I dropped all those padding and margin attempts, so that I was back to the ‘normal’ overlapping I started with. I saw those divs that were too big for the place they were supposed to have in the table, so just as joke I thought : hey lets remove some of its width, that will punish them for being too big all the time… so I added ’ width:-30; ’ to the css of the div… I uploaded it … and suddenly everything looks perfectly right, in every browser I had.

A small negative number in width for a div prevents it from moving outside the table it is in, and makes sure every setting of padding or margin can be used like you want it

Did I ran into an unknown css hack ? Or is this common knowledge ? Atleast its new to me and I thought it might be interesting to share this experience. I did not found anything related to this when searching info about it.

Setting a negative width of a few pixels does sound very wrong though. I’m probably correcting an earlier mistake by adding a new one.
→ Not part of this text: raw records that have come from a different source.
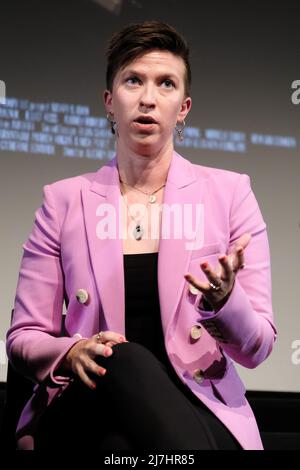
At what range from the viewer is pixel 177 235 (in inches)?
63.6

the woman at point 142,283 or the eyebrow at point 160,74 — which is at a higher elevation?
the eyebrow at point 160,74

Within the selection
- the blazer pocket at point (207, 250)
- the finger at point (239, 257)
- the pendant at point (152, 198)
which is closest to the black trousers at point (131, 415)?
the finger at point (239, 257)

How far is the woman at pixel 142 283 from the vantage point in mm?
1341

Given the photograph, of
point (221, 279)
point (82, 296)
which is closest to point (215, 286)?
point (221, 279)

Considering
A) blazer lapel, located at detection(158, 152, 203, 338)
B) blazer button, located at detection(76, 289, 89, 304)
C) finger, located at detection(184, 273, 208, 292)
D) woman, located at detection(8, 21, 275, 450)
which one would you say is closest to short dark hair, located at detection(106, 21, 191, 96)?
woman, located at detection(8, 21, 275, 450)

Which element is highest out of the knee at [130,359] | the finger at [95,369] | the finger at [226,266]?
the finger at [226,266]

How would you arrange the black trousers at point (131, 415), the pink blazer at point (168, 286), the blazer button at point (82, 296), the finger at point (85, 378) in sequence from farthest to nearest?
the blazer button at point (82, 296)
the pink blazer at point (168, 286)
the finger at point (85, 378)
the black trousers at point (131, 415)

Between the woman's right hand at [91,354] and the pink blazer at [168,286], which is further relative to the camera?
the pink blazer at [168,286]

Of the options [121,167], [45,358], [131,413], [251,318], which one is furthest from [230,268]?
[121,167]

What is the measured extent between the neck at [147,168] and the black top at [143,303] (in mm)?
207

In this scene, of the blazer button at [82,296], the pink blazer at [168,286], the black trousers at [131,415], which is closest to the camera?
the black trousers at [131,415]

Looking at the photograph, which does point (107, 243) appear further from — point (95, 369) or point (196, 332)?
point (95, 369)

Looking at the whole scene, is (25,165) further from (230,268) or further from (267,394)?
(230,268)

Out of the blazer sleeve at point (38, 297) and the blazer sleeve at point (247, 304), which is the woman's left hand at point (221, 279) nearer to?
the blazer sleeve at point (247, 304)
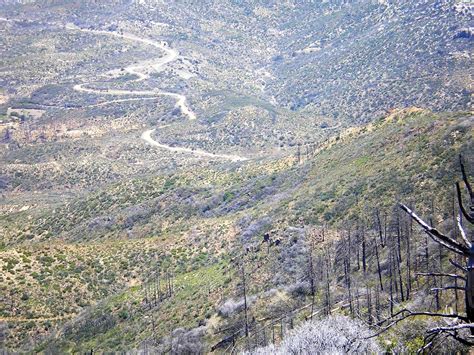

And maybe there are more factors involved then just this negative width to make it work like this. The actual number that is used does not seem to matter much, as long as its more then the amount of pixels that the div was overlapping. But still, it now looks exactly like I want it in every browser I used, so what can be wrong about it ?

According to the CSS 2.1 specifications, negative values for width are illegal, so you may be on thin ice with this.

Hi,

Can you show us an example of this in action as i have my doubts that a negative width will have any effect at all.


#outer{
[b] width:800px;
[/b] padding:100px;
 background:red;
 position:absolute;
[b] width:-100px;
[/b]}

Both ie and firefox ignore the negative width completely and apply the previous 800px width.